Swin Transformer for Fast MRI
- URL: http://arxiv.org/abs/2201.03230v1
- Date: Mon, 10 Jan 2022 09:32:32 GMT
- Title: Swin Transformer for Fast MRI
- Authors: Jiahao Huang, Yingying Fang, Yinzhe Wu, Huanjun Wu, Zhifan Gao, Yang
Li, Javier Del Ser, Jun Xia, Guang Yang
- Abstract summary: SwinMR is a novel Swin transformer based method for fast MRI reconstruction.
Network consisted of an input module (IM), a feature extraction module (FE) and an output module (OM)
- Score: 12.28925347961542
- License: http://creativecommons.org/licenses/by-nc-nd/4.0/
- Abstract: Magnetic resonance imaging (MRI) is an important non-invasive clinical tool
that can produce high-resolution and reproducible images. However, a long
scanning time is required for high-quality MR images, which leads to exhaustion
and discomfort of patients, inducing more artefacts due to voluntary movements
of the patients and involuntary physiological movements. To accelerate the
scanning process, methods by k-space undersampling and deep learning based
reconstruction have been popularised. This work introduced SwinMR, a novel Swin
transformer based method for fast MRI reconstruction. The whole network
consisted of an input module (IM), a feature extraction module (FEM) and an
output module (OM). The IM and OM were 2D convolutional layers and the FEM was
composed of a cascaded of residual Swin transformer blocks (RSTBs) and 2D
convolutional layers. The RSTB consisted of a series of Swin transformer layers
(STLs). The shifted windows multi-head self-attention (W-MSA/SW-MSA) of STL was
performed in shifted windows rather than the multi-head self-attention (MSA) of
the original transformer in the whole image space.
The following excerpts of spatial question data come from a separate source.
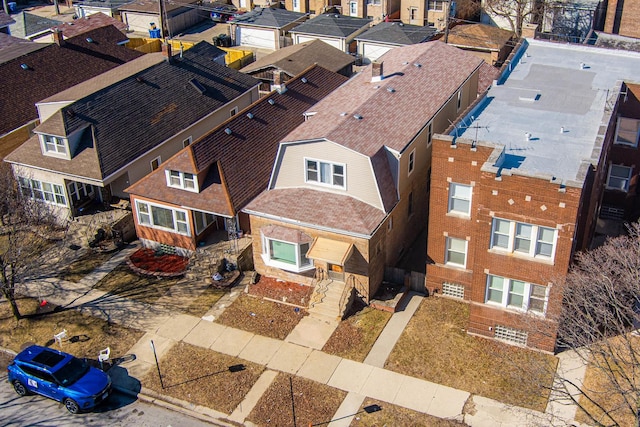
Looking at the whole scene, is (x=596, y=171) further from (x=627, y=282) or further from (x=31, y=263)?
(x=31, y=263)

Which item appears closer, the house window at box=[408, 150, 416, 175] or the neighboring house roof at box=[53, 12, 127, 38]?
the house window at box=[408, 150, 416, 175]

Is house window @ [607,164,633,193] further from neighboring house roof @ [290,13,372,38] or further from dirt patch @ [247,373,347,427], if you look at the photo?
neighboring house roof @ [290,13,372,38]

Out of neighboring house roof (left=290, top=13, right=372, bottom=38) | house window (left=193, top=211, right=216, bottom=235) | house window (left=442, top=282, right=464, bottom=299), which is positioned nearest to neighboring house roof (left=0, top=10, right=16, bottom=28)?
neighboring house roof (left=290, top=13, right=372, bottom=38)

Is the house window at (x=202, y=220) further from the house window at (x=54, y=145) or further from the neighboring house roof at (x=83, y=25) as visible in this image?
the neighboring house roof at (x=83, y=25)

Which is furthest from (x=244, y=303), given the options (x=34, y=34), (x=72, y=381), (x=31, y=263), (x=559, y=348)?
(x=34, y=34)

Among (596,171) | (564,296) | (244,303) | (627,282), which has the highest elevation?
(596,171)

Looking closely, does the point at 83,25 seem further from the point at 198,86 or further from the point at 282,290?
the point at 282,290
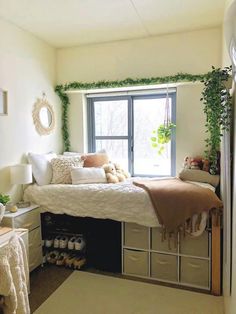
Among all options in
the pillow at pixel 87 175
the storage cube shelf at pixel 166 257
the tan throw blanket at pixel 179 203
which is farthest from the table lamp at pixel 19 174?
the tan throw blanket at pixel 179 203

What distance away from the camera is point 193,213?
2.40 metres

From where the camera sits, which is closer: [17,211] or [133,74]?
[17,211]

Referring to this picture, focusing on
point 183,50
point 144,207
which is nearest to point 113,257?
point 144,207

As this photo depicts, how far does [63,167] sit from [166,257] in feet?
5.10

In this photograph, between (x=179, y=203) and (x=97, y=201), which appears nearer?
(x=179, y=203)

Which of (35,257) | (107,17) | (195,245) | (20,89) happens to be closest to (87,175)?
(35,257)

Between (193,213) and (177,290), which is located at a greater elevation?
(193,213)

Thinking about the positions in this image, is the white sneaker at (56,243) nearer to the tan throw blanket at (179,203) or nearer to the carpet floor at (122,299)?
the carpet floor at (122,299)

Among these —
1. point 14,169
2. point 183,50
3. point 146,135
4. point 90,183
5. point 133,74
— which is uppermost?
point 183,50

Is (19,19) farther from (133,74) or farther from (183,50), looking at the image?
(183,50)

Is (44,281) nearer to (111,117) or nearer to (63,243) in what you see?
(63,243)

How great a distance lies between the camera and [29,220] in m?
2.73

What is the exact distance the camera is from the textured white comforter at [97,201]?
257 cm

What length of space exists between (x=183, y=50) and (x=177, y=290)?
2.76m
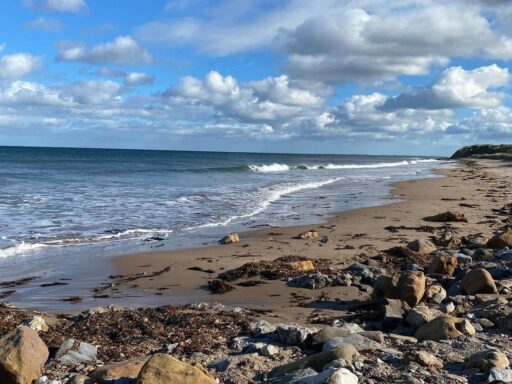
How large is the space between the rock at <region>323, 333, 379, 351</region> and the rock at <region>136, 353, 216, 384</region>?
1238mm

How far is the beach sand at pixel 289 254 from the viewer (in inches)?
293

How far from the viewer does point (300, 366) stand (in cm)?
434

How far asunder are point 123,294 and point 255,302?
212 cm

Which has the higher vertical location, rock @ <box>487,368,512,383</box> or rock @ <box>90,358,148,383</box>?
rock @ <box>487,368,512,383</box>

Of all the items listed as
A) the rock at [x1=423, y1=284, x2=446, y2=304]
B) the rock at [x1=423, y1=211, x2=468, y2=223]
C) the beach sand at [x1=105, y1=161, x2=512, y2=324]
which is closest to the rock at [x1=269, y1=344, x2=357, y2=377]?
the beach sand at [x1=105, y1=161, x2=512, y2=324]

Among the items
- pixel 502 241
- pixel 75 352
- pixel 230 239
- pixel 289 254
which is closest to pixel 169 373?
pixel 75 352

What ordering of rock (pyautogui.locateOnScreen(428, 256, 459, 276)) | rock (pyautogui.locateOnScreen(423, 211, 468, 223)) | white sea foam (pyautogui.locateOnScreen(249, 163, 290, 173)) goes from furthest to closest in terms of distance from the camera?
white sea foam (pyautogui.locateOnScreen(249, 163, 290, 173)) → rock (pyautogui.locateOnScreen(423, 211, 468, 223)) → rock (pyautogui.locateOnScreen(428, 256, 459, 276))

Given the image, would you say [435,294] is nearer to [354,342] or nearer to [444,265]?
[444,265]

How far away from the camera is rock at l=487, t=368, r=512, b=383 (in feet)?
13.0

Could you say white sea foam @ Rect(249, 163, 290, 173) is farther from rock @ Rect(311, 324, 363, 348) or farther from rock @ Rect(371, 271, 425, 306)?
rock @ Rect(311, 324, 363, 348)

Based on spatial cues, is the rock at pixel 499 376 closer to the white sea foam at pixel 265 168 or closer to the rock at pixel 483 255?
the rock at pixel 483 255

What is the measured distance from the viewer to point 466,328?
5.20 meters

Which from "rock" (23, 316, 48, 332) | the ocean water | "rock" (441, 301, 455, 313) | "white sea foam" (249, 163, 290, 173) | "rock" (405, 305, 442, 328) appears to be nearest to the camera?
"rock" (405, 305, 442, 328)

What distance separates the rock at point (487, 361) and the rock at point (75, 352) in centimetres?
336
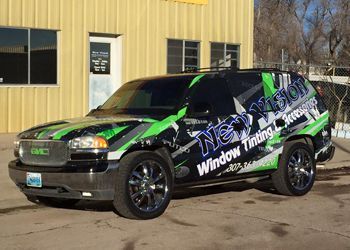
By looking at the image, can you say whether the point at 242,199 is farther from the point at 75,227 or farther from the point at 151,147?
the point at 75,227

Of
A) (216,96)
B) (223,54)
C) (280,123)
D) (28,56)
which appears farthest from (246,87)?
(223,54)

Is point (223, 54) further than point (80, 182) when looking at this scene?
Yes

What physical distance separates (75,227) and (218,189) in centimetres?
324

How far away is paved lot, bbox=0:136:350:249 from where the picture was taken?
613 centimetres

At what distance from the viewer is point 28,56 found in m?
14.5

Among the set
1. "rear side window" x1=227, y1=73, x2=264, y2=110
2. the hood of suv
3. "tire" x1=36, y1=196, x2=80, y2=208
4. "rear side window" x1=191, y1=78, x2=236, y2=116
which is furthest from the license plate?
"rear side window" x1=227, y1=73, x2=264, y2=110

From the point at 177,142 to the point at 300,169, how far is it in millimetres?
2419

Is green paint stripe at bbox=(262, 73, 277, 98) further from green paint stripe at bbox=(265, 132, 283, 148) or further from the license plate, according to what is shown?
the license plate

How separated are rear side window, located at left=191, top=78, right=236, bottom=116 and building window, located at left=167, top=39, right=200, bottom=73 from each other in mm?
9356

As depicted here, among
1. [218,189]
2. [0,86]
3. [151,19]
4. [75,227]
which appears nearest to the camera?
[75,227]

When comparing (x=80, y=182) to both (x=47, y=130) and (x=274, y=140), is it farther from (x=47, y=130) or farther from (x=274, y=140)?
(x=274, y=140)

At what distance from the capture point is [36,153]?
706 centimetres

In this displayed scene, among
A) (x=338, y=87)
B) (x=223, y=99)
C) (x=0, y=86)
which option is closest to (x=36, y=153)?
(x=223, y=99)

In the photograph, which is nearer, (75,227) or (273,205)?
(75,227)
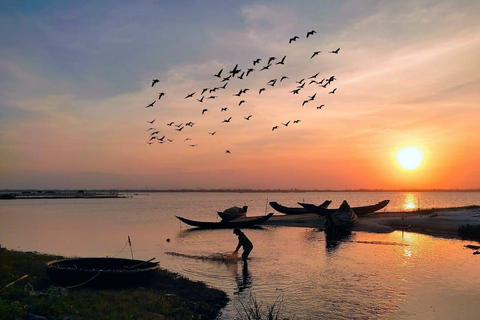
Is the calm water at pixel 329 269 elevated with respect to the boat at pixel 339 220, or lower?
lower

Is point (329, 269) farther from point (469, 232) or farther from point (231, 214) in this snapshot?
point (231, 214)

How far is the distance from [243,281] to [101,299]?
8278mm

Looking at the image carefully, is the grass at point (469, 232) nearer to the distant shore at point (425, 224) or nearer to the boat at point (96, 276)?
the distant shore at point (425, 224)

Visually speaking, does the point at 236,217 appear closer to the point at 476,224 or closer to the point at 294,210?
the point at 294,210

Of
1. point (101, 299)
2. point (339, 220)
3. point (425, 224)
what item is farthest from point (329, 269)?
point (425, 224)

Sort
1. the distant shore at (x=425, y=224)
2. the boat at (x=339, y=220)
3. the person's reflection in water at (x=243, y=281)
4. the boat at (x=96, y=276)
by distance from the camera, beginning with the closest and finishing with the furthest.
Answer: the boat at (x=96, y=276)
the person's reflection in water at (x=243, y=281)
the distant shore at (x=425, y=224)
the boat at (x=339, y=220)

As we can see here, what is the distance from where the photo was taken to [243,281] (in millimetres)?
19547

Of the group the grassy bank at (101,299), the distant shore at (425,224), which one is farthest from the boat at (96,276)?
the distant shore at (425,224)

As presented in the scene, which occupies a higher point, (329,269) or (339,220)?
(339,220)

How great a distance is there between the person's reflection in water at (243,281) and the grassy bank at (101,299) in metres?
1.43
A novel multi-channel loss
was proposed by using the sensitivity maps, which was proved to reserve more
textures and details. We performed a series of comparative studies and ablation
studies in the Calgary-Campinas public brain MR dataset and conducted a
downstream segmentation experiment in the Multi-modal Brain Tumour Segmentation
Challenge 2017 dataset. The results demonstrate our SwinMR achieved
high-quality reconstruction compared with other benchmark methods, and it shows
great robustness with different undersampling masks, under noise interruption
and on different datasets. The code is publicly available at
https://github.com/ayanglab/SwinMR.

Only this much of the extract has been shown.